■ Data listing
◇ ◇ ◇ ◇ ◇ ◇ ◇

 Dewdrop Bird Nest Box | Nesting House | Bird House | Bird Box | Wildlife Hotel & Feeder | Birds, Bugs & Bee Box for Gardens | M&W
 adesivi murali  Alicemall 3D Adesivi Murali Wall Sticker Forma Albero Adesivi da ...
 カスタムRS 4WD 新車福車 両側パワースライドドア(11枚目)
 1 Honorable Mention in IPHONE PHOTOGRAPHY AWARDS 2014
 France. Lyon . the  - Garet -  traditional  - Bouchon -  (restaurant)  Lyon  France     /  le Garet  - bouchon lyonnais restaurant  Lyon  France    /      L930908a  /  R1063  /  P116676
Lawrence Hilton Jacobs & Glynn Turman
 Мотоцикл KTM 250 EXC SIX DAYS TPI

◇ ◇ ◇ ◇ ◇ ◇ ◇

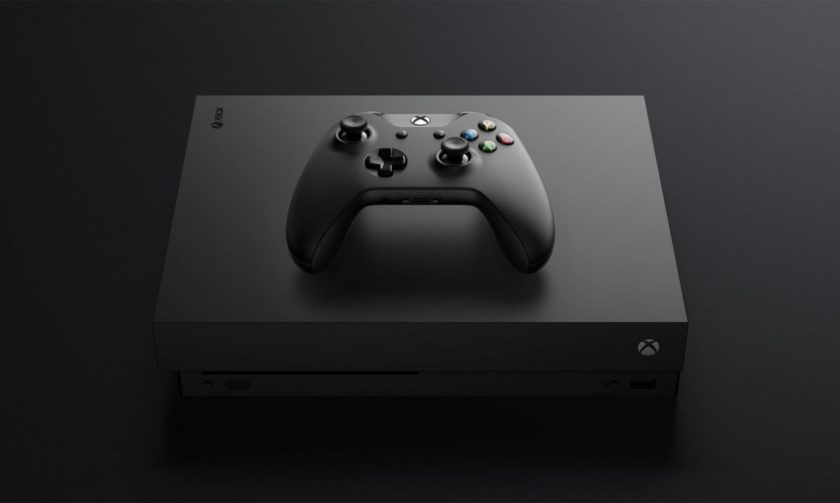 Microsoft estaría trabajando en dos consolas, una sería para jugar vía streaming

◇ ◇ ◇ ◇ ◇ ◇ ◇

■ Description of the task
In the data above, which lines lie between the line with "カスタムRS 4WD 新車福車 両側パワースライドドア(11枚目)" and the line with "1 Honorable Mention", inclusive? Print those lines exactly and nothing else.

■ Output of the exercise
 カスタムRS 4WD 新車福車 両側パワースライドドア(11枚目)
 1 Honorable Mention in IPHONE PHOTOGRAPHY AWARDS 2014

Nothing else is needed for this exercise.